The task:
When the line containing "Tanzania, site I12, 2015-04-25" appears in the entries below, begin printing there and stop after the line containing "common name: hares and rabbits"; print each of those lines exactly and no other line.

Data excerpts:
++++++++
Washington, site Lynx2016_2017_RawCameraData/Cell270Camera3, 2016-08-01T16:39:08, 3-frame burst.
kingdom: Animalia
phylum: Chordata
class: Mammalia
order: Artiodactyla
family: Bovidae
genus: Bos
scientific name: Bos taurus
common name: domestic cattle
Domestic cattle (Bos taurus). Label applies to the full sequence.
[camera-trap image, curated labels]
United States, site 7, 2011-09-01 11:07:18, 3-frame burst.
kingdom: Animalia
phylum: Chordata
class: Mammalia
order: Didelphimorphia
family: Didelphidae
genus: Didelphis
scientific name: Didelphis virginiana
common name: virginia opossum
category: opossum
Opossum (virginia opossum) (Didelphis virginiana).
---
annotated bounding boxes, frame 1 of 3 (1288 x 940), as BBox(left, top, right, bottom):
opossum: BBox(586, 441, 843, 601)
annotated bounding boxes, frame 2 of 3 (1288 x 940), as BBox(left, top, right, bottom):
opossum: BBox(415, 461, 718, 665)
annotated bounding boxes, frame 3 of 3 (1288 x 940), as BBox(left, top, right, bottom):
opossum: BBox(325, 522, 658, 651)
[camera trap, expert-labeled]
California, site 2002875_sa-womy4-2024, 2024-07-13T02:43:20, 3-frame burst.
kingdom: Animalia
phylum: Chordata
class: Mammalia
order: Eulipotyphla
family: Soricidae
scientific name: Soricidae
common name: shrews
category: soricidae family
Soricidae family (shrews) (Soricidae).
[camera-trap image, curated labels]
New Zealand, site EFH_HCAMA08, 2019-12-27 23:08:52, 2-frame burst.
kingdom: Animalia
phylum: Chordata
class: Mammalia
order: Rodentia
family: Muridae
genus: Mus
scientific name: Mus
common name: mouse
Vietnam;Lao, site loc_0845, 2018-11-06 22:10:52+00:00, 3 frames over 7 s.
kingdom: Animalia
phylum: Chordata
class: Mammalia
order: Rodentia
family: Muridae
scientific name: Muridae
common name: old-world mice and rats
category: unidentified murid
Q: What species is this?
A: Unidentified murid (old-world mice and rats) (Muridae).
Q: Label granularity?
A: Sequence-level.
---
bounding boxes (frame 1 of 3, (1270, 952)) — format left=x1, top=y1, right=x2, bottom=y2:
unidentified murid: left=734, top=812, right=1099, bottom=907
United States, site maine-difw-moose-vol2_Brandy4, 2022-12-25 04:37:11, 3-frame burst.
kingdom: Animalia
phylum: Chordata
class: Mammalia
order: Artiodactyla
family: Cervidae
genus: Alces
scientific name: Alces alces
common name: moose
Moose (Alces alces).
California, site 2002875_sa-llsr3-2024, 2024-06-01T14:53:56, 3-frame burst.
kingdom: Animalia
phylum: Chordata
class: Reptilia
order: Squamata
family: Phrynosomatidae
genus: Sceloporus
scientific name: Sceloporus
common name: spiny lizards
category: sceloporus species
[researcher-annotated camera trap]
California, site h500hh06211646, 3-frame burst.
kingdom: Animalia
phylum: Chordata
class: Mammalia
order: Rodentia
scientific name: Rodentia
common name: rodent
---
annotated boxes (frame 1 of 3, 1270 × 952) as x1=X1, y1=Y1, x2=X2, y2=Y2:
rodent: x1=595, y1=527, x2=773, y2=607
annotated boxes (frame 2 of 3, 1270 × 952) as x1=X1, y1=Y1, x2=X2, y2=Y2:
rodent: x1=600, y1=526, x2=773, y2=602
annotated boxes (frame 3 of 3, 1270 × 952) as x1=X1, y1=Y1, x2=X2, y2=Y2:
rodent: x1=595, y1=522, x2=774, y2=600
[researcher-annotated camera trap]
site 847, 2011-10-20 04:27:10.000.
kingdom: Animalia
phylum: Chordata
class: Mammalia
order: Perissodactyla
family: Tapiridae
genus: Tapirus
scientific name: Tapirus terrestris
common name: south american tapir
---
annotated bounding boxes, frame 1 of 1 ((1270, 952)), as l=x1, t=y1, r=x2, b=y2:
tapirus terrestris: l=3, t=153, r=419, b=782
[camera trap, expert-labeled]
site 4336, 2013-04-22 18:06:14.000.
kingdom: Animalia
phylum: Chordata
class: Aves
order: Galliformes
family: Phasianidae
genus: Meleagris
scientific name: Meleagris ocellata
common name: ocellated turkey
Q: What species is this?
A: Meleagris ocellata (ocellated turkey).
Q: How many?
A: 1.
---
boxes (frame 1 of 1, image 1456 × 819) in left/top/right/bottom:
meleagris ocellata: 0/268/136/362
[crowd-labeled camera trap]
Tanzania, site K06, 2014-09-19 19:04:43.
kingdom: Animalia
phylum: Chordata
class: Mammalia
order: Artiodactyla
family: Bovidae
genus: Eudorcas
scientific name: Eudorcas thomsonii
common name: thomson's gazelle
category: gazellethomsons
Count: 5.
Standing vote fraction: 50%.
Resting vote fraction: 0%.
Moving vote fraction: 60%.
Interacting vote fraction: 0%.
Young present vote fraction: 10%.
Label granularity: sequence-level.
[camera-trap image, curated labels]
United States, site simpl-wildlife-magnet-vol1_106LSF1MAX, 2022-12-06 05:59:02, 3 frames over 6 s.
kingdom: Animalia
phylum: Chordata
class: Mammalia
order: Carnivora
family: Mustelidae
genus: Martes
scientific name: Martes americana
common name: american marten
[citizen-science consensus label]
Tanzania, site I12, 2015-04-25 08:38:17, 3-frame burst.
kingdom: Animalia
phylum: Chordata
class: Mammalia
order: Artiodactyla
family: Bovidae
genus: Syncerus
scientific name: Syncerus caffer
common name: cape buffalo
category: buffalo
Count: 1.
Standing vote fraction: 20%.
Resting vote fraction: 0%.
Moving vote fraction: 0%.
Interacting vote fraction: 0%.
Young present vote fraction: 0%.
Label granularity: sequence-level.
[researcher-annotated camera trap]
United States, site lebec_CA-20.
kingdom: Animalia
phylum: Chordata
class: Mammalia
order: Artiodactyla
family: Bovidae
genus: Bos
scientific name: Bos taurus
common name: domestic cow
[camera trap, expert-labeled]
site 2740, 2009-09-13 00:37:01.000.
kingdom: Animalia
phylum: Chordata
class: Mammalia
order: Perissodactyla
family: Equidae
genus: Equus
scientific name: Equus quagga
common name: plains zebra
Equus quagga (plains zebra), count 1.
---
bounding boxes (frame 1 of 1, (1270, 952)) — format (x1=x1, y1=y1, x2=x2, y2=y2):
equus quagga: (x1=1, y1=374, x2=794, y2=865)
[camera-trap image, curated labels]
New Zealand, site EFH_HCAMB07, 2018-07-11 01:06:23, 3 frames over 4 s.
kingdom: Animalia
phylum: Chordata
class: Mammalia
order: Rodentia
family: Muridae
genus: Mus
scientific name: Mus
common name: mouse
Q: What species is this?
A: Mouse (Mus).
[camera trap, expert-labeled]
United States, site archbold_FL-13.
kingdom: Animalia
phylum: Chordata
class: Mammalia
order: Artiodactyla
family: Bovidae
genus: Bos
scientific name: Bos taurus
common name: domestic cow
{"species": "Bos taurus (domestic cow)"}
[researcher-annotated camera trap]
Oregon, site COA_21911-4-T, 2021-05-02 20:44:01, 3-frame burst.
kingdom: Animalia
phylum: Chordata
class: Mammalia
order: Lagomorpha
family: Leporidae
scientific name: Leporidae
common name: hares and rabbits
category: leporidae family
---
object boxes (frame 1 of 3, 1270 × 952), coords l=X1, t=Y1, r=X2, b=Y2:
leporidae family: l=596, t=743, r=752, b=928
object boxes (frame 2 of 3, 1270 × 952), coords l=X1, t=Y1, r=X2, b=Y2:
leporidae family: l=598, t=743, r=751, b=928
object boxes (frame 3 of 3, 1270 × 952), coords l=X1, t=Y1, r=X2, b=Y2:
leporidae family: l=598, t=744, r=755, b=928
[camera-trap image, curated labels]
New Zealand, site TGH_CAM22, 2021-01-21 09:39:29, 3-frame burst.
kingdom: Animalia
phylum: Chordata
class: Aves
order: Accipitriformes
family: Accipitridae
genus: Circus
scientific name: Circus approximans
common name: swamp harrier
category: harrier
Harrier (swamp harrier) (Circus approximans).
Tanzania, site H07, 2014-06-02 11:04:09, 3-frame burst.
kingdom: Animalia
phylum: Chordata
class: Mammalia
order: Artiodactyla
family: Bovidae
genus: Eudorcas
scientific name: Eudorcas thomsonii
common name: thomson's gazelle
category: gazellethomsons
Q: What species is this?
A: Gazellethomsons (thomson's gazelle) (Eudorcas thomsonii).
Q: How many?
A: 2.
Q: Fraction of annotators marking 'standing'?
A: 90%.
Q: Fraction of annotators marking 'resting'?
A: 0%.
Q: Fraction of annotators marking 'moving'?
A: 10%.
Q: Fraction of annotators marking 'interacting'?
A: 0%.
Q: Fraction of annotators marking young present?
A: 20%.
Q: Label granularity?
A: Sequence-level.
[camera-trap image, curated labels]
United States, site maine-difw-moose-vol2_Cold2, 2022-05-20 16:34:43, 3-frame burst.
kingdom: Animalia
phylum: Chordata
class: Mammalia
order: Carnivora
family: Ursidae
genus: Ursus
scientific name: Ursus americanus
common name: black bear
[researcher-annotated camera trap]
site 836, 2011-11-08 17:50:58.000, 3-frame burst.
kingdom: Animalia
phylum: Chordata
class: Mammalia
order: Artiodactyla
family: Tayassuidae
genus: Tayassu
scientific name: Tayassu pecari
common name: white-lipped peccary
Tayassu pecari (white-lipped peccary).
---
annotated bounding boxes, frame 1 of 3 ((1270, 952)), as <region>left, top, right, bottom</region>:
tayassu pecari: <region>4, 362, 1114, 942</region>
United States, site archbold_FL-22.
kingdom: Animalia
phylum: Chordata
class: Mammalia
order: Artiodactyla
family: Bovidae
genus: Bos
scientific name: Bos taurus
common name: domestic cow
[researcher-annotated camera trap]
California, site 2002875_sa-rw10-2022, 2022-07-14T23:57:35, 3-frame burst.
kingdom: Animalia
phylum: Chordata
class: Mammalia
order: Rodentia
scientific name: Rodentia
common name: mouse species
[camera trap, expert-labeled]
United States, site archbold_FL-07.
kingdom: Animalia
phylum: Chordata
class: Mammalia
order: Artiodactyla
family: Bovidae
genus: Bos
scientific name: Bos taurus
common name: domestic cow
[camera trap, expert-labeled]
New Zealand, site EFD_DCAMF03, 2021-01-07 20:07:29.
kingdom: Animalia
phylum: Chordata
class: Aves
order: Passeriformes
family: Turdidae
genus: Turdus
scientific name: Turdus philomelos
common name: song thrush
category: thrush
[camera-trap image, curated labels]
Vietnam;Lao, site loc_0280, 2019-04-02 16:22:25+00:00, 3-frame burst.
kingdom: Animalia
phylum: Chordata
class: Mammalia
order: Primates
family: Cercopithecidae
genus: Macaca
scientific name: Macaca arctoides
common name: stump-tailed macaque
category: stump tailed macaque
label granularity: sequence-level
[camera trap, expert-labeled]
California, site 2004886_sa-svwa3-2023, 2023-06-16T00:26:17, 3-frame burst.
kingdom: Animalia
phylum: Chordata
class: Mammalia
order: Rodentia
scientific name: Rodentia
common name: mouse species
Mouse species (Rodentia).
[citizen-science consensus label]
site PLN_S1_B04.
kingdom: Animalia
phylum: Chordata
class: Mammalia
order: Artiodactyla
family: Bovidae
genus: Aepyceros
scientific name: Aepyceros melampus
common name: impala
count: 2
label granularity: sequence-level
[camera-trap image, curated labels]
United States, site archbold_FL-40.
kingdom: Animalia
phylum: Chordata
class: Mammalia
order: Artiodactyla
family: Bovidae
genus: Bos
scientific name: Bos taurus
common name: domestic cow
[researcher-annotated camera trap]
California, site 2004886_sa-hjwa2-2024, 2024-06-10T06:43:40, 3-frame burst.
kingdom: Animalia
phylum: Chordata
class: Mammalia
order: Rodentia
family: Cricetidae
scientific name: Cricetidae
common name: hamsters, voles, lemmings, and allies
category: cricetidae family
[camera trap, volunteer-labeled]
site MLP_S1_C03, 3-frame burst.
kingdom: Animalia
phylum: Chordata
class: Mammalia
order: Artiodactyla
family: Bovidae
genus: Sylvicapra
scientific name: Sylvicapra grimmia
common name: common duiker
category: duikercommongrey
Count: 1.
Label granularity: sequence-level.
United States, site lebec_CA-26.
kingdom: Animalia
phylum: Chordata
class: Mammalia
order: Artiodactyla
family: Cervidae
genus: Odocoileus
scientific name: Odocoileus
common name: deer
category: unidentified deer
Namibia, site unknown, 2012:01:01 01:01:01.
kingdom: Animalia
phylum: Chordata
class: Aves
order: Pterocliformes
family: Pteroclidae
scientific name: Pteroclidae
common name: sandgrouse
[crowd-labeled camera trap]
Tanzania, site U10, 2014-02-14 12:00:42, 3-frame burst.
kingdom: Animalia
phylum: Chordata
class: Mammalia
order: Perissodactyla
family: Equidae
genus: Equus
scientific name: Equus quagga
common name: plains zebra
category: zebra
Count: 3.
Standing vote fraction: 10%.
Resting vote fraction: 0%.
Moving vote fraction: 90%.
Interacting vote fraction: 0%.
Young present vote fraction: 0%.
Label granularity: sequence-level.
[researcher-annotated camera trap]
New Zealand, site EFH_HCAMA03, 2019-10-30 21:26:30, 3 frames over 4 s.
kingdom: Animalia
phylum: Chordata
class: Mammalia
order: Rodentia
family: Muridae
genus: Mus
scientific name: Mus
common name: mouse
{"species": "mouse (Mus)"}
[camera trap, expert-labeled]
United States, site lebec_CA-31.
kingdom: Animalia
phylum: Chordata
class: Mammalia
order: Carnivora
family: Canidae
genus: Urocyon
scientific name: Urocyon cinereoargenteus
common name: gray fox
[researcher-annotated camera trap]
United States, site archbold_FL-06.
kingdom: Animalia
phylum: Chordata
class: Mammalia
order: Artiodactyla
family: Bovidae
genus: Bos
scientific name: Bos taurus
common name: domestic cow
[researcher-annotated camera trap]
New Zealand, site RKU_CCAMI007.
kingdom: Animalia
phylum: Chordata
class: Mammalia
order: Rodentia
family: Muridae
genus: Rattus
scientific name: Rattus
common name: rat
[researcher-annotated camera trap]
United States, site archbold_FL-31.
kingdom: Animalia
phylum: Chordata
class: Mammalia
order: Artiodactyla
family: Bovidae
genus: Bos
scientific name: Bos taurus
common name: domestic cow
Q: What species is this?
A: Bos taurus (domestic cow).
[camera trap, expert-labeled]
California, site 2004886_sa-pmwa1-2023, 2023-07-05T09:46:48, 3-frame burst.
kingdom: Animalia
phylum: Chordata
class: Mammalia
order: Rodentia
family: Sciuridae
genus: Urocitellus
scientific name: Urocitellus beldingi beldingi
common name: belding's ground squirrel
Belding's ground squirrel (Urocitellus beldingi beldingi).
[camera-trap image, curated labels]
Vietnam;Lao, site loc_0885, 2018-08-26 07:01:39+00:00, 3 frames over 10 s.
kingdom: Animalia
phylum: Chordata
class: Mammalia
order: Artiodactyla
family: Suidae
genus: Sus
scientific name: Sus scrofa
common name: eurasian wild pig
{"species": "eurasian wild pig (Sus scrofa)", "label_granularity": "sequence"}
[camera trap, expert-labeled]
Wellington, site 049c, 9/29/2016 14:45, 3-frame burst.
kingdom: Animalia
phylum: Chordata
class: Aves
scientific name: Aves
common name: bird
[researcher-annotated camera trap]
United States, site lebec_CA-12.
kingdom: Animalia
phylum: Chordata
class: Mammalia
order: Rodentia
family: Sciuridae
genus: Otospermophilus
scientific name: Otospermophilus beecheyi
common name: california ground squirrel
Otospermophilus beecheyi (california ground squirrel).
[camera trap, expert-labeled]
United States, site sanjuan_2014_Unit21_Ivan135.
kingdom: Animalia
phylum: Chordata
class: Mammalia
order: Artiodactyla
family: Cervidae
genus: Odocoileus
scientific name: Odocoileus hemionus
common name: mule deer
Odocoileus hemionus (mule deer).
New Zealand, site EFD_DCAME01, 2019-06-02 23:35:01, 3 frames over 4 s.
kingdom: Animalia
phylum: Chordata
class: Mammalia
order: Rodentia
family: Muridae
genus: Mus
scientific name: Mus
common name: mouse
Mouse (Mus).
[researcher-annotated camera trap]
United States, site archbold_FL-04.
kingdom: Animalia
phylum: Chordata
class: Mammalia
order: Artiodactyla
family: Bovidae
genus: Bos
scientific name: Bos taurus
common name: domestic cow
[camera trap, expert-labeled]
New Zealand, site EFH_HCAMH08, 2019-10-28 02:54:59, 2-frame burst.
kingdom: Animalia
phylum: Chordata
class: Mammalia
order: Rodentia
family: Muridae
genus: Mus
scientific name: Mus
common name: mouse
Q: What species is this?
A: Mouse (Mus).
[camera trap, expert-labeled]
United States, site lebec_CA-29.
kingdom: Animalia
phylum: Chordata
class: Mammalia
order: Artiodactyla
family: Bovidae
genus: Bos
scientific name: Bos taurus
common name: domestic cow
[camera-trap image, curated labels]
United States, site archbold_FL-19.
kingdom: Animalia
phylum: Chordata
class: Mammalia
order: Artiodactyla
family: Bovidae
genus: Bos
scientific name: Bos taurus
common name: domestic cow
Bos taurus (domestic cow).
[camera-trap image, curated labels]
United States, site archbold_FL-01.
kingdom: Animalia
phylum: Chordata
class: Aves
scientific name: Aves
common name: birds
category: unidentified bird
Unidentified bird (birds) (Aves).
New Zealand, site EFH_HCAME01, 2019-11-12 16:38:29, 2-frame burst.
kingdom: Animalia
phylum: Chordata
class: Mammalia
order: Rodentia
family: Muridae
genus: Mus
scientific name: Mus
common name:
++++++++
Answer below:
Tanzania, site I12, 2015-04-25 08:38:17, 3-frame burst.
kingdom: Animalia
phylum: Chordata
class: Mammalia
order: Artiodactyla
family: Bovidae
genus: Syncerus
scientific name: Syncerus caffer
common name: cape buffalo
category: buffalo
Count: 1.
Standing vote fraction: 20%.
Resting vote fraction: 0%.
Moving vote fraction: 0%.
Interacting vote fraction: 0%.
Young present vote fraction: 0%.
Label granularity: sequence-level.
[researcher-annotated camera trap]
United States, site lebec_CA-20.
kingdom: Animalia
phylum: Chordata
class: Mammalia
order: Artiodactyla
family: Bovidae
genus: Bos
scientific name: Bos taurus
common name: domestic cow
[camera trap, expert-labeled]
site 2740, 2009-09-13 00:37:01.000.
kingdom: Animalia
phylum: Chordata
class: Mammalia
order: Perissodactyla
family: Equidae
genus: Equus
scientific name: Equus quagga
common name: plains zebra
Equus quagga (plains zebra), count 1.
---
bounding boxes (frame 1 of 1, (1270, 952)) — format (x1=x1, y1=y1, x2=x2, y2=y2):
equus quagga: (x1=1, y1=374, x2=794, y2=865)
[camera-trap image, curated labels]
New Zealand, site EFH_HCAMB07, 2018-07-11 01:06:23, 3 frames over 4 s.
kingdom: Animalia
phylum: Chordata
class: Mammalia
order: Rodentia
family: Muridae
genus: Mus
scientific name: Mus
common name: mouse
Q: What species is this?
A: Mouse (Mus).
[camera trap, expert-labeled]
United States, site archbold_FL-13.
kingdom: Animalia
phylum: Chordata
class: Mammalia
order: Artiodactyla
family: Bovidae
genus: Bos
scientific name: Bos taurus
common name: domestic cow
{"species": "Bos taurus (domestic cow)"}
[researcher-annotated camera trap]
Oregon, site COA_21911-4-T, 2021-05-02 20:44:01, 3-frame burst.
kingdom: Animalia
phylum: Chordata
class: Mammalia
order: Lagomorpha
family: Leporidae
scientific name: Leporidae
common name: hares and rabbits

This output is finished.